Hello,
Can anyone help me out here?
Thanks
Sagar
-----Original Message-----
From: Sagar Borikar
Sent: Tuesday, June 24, 2008 12:33 PM
To: 'xfs@xxxxxxxxxxx'
Cc: Sagar Borikar
Subject: Xfs Access to block zero exception and system crash
Hello,
I hope this is the right list to address this issue. If not please divert me to
the right list.
We are facing strange issue with xfs under heavy load. It's a NAS box with
2.6.18 kernel,128 MB of RAM, MIPS architecture and XFS version 2.8.11.

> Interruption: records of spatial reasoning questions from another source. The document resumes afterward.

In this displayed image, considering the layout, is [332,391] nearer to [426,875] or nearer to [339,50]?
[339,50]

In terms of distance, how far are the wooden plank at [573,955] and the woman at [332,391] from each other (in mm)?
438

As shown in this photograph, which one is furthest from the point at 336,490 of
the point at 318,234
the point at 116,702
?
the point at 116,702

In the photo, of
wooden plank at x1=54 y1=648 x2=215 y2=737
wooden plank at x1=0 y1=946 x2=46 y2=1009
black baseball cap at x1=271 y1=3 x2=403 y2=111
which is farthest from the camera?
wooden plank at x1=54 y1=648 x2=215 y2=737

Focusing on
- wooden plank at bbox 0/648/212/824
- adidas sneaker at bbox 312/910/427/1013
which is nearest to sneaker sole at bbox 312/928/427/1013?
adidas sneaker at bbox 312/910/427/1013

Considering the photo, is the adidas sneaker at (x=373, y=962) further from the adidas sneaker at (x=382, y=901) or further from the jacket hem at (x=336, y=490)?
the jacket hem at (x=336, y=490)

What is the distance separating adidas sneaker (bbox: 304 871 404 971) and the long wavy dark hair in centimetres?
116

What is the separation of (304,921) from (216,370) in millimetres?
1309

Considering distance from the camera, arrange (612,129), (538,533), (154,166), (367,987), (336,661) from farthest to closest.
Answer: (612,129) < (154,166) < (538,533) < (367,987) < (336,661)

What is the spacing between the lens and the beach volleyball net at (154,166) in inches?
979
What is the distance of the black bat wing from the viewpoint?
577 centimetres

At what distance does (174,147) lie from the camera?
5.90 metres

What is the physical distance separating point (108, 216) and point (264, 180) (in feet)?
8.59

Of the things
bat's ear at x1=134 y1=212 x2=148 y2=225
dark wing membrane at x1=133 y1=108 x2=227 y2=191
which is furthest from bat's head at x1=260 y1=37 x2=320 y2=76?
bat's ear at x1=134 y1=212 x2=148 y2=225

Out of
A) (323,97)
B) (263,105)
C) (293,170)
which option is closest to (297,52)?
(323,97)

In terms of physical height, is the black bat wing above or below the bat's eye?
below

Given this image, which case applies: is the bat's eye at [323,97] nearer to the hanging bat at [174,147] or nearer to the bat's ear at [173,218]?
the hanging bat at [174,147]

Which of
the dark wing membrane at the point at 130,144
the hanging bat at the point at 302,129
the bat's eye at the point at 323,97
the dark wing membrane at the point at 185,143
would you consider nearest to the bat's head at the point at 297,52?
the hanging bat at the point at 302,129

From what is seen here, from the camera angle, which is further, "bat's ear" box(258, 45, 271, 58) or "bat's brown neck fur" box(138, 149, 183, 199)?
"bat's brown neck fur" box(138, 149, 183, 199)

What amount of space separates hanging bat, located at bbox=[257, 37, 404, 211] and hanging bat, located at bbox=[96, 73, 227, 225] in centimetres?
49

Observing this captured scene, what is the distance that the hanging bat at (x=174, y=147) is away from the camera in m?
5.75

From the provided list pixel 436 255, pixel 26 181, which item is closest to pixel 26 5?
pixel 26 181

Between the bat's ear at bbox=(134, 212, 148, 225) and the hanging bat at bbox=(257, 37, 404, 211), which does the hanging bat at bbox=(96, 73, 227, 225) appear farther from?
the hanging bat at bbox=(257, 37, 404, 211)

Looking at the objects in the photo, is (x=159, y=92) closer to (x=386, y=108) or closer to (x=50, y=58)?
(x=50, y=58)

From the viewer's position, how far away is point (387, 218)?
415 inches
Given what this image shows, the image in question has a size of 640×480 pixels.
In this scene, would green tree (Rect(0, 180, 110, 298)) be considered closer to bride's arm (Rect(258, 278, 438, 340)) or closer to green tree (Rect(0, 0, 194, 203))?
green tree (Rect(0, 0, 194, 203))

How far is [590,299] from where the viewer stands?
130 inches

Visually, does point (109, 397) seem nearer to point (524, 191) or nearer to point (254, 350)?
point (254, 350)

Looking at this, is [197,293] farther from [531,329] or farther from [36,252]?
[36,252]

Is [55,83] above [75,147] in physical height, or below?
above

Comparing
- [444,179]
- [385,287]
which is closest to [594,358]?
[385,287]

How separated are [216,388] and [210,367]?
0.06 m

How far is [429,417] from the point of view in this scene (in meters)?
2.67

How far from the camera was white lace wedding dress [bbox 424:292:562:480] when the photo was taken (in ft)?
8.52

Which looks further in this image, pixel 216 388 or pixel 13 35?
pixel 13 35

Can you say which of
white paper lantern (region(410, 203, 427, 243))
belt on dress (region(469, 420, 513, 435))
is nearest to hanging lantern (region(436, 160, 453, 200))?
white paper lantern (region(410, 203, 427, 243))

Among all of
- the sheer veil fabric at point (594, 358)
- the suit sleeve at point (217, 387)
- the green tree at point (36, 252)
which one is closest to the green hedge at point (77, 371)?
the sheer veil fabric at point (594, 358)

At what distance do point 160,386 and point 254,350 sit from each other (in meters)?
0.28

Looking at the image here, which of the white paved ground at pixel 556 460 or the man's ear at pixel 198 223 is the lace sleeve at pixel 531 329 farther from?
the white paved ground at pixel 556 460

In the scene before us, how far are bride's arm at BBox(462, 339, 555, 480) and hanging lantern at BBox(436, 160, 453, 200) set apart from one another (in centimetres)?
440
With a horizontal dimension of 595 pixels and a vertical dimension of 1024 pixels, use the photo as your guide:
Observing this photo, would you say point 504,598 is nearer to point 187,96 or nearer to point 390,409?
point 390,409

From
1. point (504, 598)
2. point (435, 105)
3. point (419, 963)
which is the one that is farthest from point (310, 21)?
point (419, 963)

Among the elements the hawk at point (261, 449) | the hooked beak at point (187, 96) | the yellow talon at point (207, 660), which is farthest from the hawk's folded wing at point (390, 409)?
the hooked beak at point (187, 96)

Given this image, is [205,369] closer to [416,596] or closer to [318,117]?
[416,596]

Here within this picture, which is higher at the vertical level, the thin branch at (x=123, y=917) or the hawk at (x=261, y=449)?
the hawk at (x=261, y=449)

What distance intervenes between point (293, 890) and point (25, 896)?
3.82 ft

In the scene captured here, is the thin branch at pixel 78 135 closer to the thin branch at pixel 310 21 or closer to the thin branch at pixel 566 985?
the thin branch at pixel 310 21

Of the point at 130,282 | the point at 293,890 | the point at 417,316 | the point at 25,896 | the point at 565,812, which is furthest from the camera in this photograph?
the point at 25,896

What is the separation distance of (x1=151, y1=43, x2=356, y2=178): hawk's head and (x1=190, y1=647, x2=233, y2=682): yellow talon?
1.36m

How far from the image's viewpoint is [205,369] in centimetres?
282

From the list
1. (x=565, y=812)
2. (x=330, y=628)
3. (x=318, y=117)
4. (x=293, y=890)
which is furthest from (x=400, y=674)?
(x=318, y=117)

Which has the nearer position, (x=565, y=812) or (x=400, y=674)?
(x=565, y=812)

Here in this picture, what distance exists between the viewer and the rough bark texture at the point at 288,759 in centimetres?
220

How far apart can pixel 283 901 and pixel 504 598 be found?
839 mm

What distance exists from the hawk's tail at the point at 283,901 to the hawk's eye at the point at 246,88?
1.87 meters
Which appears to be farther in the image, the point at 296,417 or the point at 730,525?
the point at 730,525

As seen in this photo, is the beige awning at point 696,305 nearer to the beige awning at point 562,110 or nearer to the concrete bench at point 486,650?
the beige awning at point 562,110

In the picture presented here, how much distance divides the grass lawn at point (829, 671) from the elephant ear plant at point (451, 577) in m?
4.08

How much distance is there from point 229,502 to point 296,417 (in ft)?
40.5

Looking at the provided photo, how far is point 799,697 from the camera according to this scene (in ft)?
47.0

NAS allows to create RAID1,RAID5 over XFS. The system is stable in general
without any stress. We don't see any issues in day to day activities.
But when it is exposed to stress with multiple iozone clients, it starts giving
weird issues.
The iozone stress test is ran with 15 CIFS clients, pumping data over 1GBps
network, continuously for 48 hours as a part of calculating MTBF of the system,
it crashes at different stages in different stimulus but in XFS only.
A. Initially it used to give access to block zero exception and system used to
crash for which I applied Nathan Scott's patch which removes the kernel panic
when this situation is hit.
http://oss.sgi.com/archives/xfs/2006-08/msg00073.html
After back porting this patch, we observed that the system is not crashing but
the warning messages are still coming. And after some time the system goes in
soft lockup state and becomes non-responsive.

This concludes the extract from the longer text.